Gah, it's taken me FOREVER to write this chpater, totally scrapped it and started over three times, but finally got there! I've also been tuning up the rest of the story, no major changes, just got rid of the MANY typo's and spiffed things up a bit...
We sailed as fast as the poor, battered Pearl would take us all through the night, and into the next day. Using every sail the mainmast could hold, we were not making bad time, especially since the lively wind that had sprung up after the storm was entirely in our favor.

The crew were excited at the prospect of their grim voyage being over, and getting onto dry land to spend their share of the plunder from the ships. However, the closer we got to land, the more miserable I felt, I didn't understand it - even Anamaria couldn't cheer me up.

On my last night aboard the Pearl Ana was in command of the night watch, and I took advantage of the vacated cabin to retire early and be alone with my thoughts.

I looked around the tiny cramped space, and instead of feeling stifled, as I had on my first night, the bunk seemed cozy, the lantern's yellow light played on the familiar dull sheen of Ana's trunk, the whorls and joints of the sloping walls, the sliding of the shadows as the ship gently rocked.

I would be sorry to leave, I realized, very sorry.
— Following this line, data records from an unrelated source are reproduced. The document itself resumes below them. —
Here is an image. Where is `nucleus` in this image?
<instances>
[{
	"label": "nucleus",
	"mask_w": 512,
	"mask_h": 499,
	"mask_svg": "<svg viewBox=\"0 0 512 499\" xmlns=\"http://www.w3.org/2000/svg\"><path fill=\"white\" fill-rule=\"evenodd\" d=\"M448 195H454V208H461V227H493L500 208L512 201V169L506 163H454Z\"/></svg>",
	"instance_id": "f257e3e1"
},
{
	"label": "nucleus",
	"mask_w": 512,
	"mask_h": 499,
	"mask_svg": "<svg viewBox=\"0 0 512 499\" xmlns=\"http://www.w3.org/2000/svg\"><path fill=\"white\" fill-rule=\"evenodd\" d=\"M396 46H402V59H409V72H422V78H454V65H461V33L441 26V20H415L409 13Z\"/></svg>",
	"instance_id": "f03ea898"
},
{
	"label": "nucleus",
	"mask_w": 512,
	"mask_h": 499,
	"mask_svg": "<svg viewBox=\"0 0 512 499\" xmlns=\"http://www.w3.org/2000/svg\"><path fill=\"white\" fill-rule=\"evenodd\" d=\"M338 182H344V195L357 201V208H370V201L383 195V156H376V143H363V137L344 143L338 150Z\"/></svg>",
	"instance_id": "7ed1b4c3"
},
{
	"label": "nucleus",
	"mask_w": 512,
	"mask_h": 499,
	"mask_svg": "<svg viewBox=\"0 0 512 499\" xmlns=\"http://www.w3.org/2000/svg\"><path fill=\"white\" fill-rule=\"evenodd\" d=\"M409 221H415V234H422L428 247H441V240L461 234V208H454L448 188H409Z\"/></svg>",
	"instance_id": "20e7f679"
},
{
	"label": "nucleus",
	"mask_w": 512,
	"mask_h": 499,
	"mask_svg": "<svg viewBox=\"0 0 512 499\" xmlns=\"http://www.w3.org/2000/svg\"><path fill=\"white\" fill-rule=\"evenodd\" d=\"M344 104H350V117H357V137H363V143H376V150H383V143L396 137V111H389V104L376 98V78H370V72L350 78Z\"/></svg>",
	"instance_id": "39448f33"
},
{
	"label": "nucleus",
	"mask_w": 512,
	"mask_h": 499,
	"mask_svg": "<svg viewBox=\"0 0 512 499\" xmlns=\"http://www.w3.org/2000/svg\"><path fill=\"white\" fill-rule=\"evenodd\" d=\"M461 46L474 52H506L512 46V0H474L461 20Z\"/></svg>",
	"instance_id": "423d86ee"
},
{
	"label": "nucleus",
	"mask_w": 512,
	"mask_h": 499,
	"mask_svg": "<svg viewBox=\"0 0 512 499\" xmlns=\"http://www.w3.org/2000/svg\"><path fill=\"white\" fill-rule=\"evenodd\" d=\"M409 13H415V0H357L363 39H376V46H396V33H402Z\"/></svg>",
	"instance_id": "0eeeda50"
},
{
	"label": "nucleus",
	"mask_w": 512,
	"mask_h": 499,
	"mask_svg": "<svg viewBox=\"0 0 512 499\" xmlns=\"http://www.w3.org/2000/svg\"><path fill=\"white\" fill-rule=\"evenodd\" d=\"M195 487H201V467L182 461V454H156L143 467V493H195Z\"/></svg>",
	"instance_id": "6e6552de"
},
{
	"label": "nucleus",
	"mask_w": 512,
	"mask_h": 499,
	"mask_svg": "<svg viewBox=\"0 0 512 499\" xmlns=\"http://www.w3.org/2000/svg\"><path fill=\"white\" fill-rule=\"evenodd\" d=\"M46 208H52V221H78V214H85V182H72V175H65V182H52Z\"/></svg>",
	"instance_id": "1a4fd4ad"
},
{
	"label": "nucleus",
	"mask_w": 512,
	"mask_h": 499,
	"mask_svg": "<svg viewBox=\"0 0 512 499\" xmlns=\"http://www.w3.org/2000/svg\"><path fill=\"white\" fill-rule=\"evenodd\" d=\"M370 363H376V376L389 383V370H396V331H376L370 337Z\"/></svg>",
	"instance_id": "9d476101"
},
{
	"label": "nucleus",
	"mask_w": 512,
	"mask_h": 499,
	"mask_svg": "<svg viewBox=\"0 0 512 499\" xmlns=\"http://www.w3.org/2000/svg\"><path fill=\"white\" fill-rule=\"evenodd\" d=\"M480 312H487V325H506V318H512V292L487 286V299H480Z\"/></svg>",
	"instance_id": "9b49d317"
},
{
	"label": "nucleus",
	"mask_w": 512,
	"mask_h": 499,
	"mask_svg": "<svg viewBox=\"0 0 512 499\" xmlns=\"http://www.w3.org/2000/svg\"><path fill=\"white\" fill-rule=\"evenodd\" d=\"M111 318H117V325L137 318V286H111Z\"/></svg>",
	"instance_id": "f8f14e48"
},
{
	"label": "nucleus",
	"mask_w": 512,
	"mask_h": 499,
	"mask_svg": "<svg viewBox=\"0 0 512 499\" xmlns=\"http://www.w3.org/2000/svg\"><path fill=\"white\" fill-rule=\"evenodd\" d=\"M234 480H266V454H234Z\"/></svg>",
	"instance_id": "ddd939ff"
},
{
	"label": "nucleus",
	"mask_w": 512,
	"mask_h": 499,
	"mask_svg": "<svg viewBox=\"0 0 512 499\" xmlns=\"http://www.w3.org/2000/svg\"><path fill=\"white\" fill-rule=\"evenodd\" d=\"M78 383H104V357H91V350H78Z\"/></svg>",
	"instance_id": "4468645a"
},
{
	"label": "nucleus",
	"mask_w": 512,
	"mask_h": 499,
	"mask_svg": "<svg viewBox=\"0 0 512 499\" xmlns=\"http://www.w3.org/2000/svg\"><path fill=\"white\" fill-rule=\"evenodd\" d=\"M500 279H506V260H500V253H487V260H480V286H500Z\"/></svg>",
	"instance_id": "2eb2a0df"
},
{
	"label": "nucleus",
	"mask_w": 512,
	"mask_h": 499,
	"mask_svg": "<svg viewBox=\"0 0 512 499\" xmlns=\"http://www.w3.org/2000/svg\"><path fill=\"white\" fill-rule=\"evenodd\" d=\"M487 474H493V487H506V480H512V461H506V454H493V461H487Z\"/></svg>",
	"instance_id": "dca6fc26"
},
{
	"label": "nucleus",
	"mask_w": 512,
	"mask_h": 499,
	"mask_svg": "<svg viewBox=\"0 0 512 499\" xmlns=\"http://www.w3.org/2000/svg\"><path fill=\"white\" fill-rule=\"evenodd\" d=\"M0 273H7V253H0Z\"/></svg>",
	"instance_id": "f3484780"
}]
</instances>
Oh, I was anxious to see my dear mother again, but not desperately – my old life didn't seem real. I struggled to conjure up any sense of longing for my flutter-headed old friends, for my dresses and for the long echoing corridors of my plantation home. I wouldn't know what to do in all of that space.

My lids began to grow heavy, and my thoughts unraveled. For now, I thought with the last thread of consciousness, for now I would enjoy the last night in my dear little cabin, and try and get some sleep.

"Where are they? I'm not going ashore without them!" I was hot, I was sweaty, I knew I was being unreasonable – but I slammed my foot on the damp deck and bawled; "Where are my panniers?"

During my early days aboard the Pearl, Ana had taken it upon herself to see me attired more comfortably for the Caribbean heat. First went my heavy taffeta over-dress, then the embroidered bodice, and finally the striped underskirt, and with it the linen-and-whalebone panniers that held up the fashionably wide 'robe a la franciase' .

Dressing only in my stays, chemise and petticoat had become normal aboard the Pearl. By all accounts, even in petticoats I was considered overdressed by Tortuga standards, however – I was not quite ready to walk amongst the general public in my underwear.

My panniers had become the great joke of the Black Pearl, when they were discovered. They had been worn as a hat, as an Elizabethan ruff, raised as a flag and used as a nest by the late ship's chickens.

Now, however – they were nowhere to be found and without them my dress didn't hang right. Without them it didn't hang at all, it dragged. I stumbled about the deck, falling over yards of soggy crimson taffeta, my blushes increasing with my frustration.

The crew offered no help, but simply sniggered at my impeded progress. After nearly a month of being ship-bound they were eager to walk on dry land and had neither the time nor the inclination to go pannier-hunting.

"What be the problem, young missy?" Called out a cheerful voice from the quarterdeck. Sparrow strode towards me in his easy, rolling gate and coolly observed me – ruffled, flustered and drowning in taffeta.

"My dress is too long!"

With a raised eyebrow, Sparrow drew his sword, and with a steady hand, gathered up the swathes of loose material and freed it from me with one decisive cut.

"Now it's not." He grinned, then stepped back to address his crew; "Why aren't we docked?" Then turned wildly on his heels and wandered off, whistling between his teeth.

Leaving me in a puddle of amputated dress, with chilly ankles.

Anamaria left off hauling on the mainsheets and strolled over, giggling when she saw my shocked expression.

"Don't cry, you've plenty more at home." My face must have visibly clouded over, as Anamaria's smile dropped like a stone. She opened her mouth to speak, but her face stayed blank and she simply gave me a quick squeeze about the shoulders before returning to her work.

I sighed – home.

Bridgetown didn't feel like home any more, it felt like a distant dream, whose fascination looses its grip the longer you are awake. Yet the Pearl wasn't quite home either.

I glanced over at the misty, early morning harbor. It had the nondescript looks of harbors everywhere. I doubted Tortuga would be my new home, so where did that leave me?

Alone, it seemed.

I jumped – why had that word occurred to me? I looked around, the deck was bare, and all the crew were crowed into our two remaining longboats.

"You coming Cath?" Ana held out her hand from the stern of the second boat.

Mustering a faint smile, I stepped out of my abandoned dress trailings and squeezed a space between Ana and Halfpint.